## Record excerpts
** Begin **

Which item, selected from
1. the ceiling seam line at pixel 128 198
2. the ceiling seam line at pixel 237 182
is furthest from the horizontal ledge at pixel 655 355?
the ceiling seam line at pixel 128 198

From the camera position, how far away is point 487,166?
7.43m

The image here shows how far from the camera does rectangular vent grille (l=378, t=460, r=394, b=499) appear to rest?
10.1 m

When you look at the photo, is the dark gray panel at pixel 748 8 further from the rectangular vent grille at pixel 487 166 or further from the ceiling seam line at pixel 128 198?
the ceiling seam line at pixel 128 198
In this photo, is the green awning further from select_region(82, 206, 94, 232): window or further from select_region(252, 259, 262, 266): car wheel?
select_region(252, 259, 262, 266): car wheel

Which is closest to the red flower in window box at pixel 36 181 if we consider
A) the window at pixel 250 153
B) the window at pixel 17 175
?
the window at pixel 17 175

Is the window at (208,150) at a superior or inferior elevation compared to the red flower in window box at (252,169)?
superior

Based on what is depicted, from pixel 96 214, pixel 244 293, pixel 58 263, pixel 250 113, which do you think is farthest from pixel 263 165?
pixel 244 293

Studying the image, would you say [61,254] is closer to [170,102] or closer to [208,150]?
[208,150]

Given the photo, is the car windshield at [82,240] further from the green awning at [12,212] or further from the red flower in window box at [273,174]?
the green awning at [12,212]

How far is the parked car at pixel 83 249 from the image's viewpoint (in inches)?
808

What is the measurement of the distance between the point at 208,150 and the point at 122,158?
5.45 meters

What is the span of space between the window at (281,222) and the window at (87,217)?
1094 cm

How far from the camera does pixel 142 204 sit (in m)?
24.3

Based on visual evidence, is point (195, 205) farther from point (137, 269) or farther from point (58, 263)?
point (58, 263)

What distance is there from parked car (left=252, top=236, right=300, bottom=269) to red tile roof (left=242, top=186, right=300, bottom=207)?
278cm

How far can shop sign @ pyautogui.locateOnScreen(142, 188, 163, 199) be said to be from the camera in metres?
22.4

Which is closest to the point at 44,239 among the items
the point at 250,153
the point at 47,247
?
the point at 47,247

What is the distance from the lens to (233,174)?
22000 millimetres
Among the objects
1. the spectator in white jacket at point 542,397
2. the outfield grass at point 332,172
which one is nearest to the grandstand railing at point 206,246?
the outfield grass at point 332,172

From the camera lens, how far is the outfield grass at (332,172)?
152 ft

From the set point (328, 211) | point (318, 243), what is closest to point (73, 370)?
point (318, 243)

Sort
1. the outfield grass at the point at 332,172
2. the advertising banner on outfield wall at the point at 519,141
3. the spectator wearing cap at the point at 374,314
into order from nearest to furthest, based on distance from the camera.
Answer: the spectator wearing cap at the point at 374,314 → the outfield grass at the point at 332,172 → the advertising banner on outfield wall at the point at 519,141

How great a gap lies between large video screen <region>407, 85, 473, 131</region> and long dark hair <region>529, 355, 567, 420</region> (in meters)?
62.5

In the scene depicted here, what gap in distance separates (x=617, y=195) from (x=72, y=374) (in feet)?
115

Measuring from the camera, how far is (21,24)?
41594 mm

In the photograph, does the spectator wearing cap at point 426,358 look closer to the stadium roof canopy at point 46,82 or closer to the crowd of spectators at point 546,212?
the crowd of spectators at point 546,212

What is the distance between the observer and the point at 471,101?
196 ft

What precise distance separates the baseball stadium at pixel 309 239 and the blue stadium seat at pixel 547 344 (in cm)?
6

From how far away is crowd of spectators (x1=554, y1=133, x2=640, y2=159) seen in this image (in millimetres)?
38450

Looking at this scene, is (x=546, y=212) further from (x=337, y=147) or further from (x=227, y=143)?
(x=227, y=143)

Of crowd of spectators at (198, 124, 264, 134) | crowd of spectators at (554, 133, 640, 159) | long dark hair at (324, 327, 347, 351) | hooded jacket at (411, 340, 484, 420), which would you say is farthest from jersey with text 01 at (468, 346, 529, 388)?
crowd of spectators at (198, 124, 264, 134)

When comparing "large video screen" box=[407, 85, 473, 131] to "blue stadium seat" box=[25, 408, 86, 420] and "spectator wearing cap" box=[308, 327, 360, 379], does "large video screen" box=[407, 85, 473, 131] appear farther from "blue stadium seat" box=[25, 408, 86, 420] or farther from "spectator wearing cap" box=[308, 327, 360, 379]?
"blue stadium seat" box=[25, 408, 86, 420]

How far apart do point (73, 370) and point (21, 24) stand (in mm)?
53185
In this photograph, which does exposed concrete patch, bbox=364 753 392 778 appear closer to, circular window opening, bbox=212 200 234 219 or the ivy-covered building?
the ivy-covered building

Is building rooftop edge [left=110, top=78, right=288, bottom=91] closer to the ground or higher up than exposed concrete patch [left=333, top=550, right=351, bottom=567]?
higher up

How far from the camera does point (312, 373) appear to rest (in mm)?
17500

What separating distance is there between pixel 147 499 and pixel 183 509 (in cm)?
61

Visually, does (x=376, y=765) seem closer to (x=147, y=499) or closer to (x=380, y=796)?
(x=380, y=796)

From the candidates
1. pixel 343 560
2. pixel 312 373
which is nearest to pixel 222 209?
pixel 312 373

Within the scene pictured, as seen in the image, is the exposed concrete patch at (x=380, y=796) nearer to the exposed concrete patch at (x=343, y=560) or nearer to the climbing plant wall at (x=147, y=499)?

** End **

## Short exercise
Convert the rows from the line containing "Based on visual" to the line containing "Answer: the spectator", both included, into a JSON list of strings with one string per line and blank lines omitted.

## Response to this exercise
[
  "Based on visual evidence, is point (195, 205) farther from point (137, 269) or farther from point (58, 263)?",
  "point (58, 263)",
  "What distance is there from parked car (left=252, top=236, right=300, bottom=269) to red tile roof (left=242, top=186, right=300, bottom=207)?",
  "278cm",
  "How far can shop sign @ pyautogui.locateOnScreen(142, 188, 163, 199) be said to be from the camera in metres?",
  "22.4",
  "Which is closest to the point at 44,239 among the items",
  "the point at 250,153",
  "the point at 47,247",
  "?",
  "the point at 47,247",
  "What is the distance from the lens to (233,174)?",
  "22000 millimetres",
  "Among the objects",
  "1. the spectator in white jacket at point 542,397",
  "2. the outfield grass at point 332,172",
  "which one is nearest to the grandstand railing at point 206,246?",
  "the outfield grass at point 332,172",
  "From the camera lens, how far is the outfield grass at (332,172)?",
  "152 ft",
  "From the set point (328, 211) | point (318, 243), what is closest to point (73, 370)?",
  "point (318, 243)",
  "Sort",
  "1. the outfield grass at the point at 332,172",
  "2. the advertising banner on outfield wall at the point at 519,141",
  "3. the spectator wearing cap at the point at 374,314",
  "into order from nearest to furthest, based on distance from the camera.",
  "Answer: the spectator wearing cap at the point at 374,314 → the outfield grass at the point at 332,172 → the advertising banner on outfield wall at the point at 519,141"
]